During the discussions of options, I quipped to Lester (a fellow golfer) that I hoped to publish at least three more books on golf before I exited the fairways of life and someday shoot my age, the quest of every aging golfer. I also assumed that the golf trip to England was now out of the question.
Lester smiled. “You’ll have three books and maybe more,” he said. “Meanwhile, the best thing you can do now is to go play golf with your buddy in England and have a great time. That’s the best medicine.”
So, off we went. And though it turned out to be the statistically wettest week since the Magna Carta, Patrick and I had a wonderful journey from Southern England’s east coast to west, seeing old friends and playing 18 nine-hole matches through howling winds and sideways rain over seven of Britain’s most revered golf courses. Somehow, amazingly, our roving golf match wound up being tied — in retrospect, perhaps the perfect ending and just what the doctor ordered. My prostate problem hardly entered my mind.
During our last stop at a historic club called Westward Ho, where we were both overseas members for many years, we had a delightful lunch (probably for the last time) with our dear friend, Sir Charles Churchill, 90, a legend in British golf circles, who reveled in our soggy tales of a golf match nobody won. The real winner, Charles reminded us, was our enduring friendship.
As anyone who makes the cancer journey understands, or quickly discovers, optimism and faith are essential tools in the fight against this merciless disease.
Upon our return I resolved to spend the rest of my days with more optimism, good humor and a deeper gratitude for the life and work I’ve enjoyed — along with an awakened empathy for others who aren’t as fortunate.
The tools in my kit include a keen (if somewhat private) spiritual life that I exercise every morning when I chat with God under the stars. Plus, I often ask his (or her) advice throughout the day, especially when I’m watching birds at the feeders in early morning or late afternoon.
One of the surprising gifts from this period was a song I heard by chance — or maybe not? — called “I See the Birds,” by a gifted songwriter named Jon Guerra.

*Data:*
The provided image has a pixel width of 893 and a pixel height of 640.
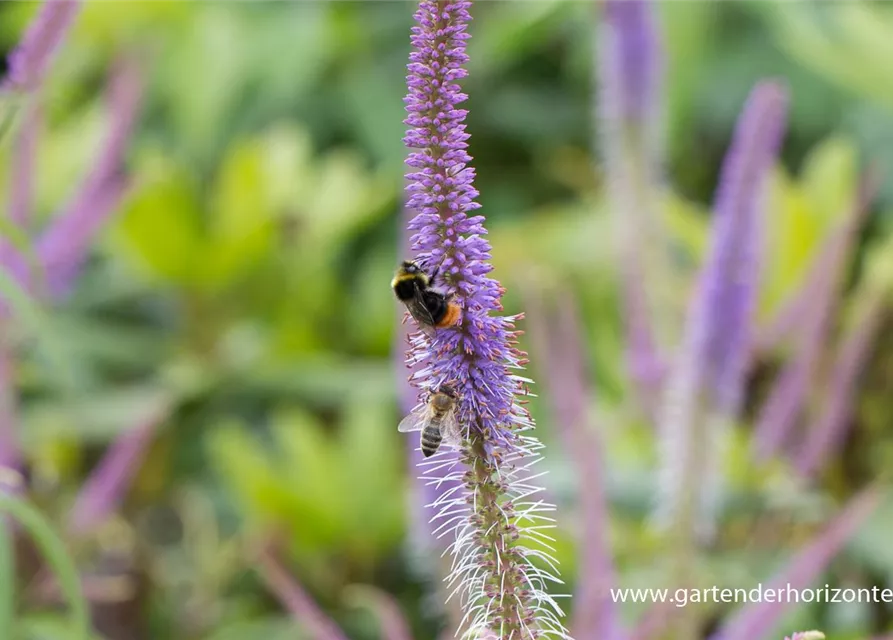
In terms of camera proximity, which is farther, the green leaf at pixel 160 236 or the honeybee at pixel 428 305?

*Work task 1:* In one to three sentences, explain why Lester tells the writer to go ahead with the trip in the text about the golf trip to England.
*Work task 2:* Write a continuation of the text about the golf trip to England, picking up after its last sentence.
The data has nothing to do with the text about the golf trip to England.

*Exercise response 1:* Lester says that playing golf in England with a buddy and having a great time is the best medicine. He also assures the writer that there will be three more books and maybe more.

*Exercise response 2:*
I was stuck in heavy city traffic, late for a lunch date and stewing over the insane way people drive these days, when this incredible song from God-knows-where mysteriously popped up on my music feed.
I see the birds up in the air
I know you feed them
I know you care
So won’t you teach me
How I mean more to you than them
In times of trouble
Be my help again
By the end of the song, I was fighting back tears. It’s from a beautiful album simply titled “Jesus” that’s based on the Book of Matthew.
That song became the theme of my two-year journey back to health. I still listen to it at least once a day.
I also turned to the timeless wisdom of the old friends who line my library bookshelves.
“Don’t waste your life in doubts and fears,” advised Ralph Waldo Emerson, one of my favorite non-golfing heroes. “Spend yourself on the work before you, well assured that the right performance of this hour’s duties will be the best preparation for the hours or ages that follow it.”
With that guidance, the work before me during my cancer journey included the pleasure of publishing my most rewarding book and finishing a landscape garden that I’ve worked on for a decade. I also received a new left knee that might someday improve the quality of my golf game.
Best of all, we learned that my daughter, Maggie, is pregnant with a baby girl, due Christmas Eve, finally making me a granddad. Talk about a gift from the universe.
The final touch came last week when oncologist Gary Sherrill provided the good news. “You’re doing great,” he said. So, I’m doubling down on the things I’ve learned from my unexpected journey.
To judge less and love more. To thank my maker and see the birds up in the air.
Who knows? Maybe someday this budding grandpa may even shoot his age.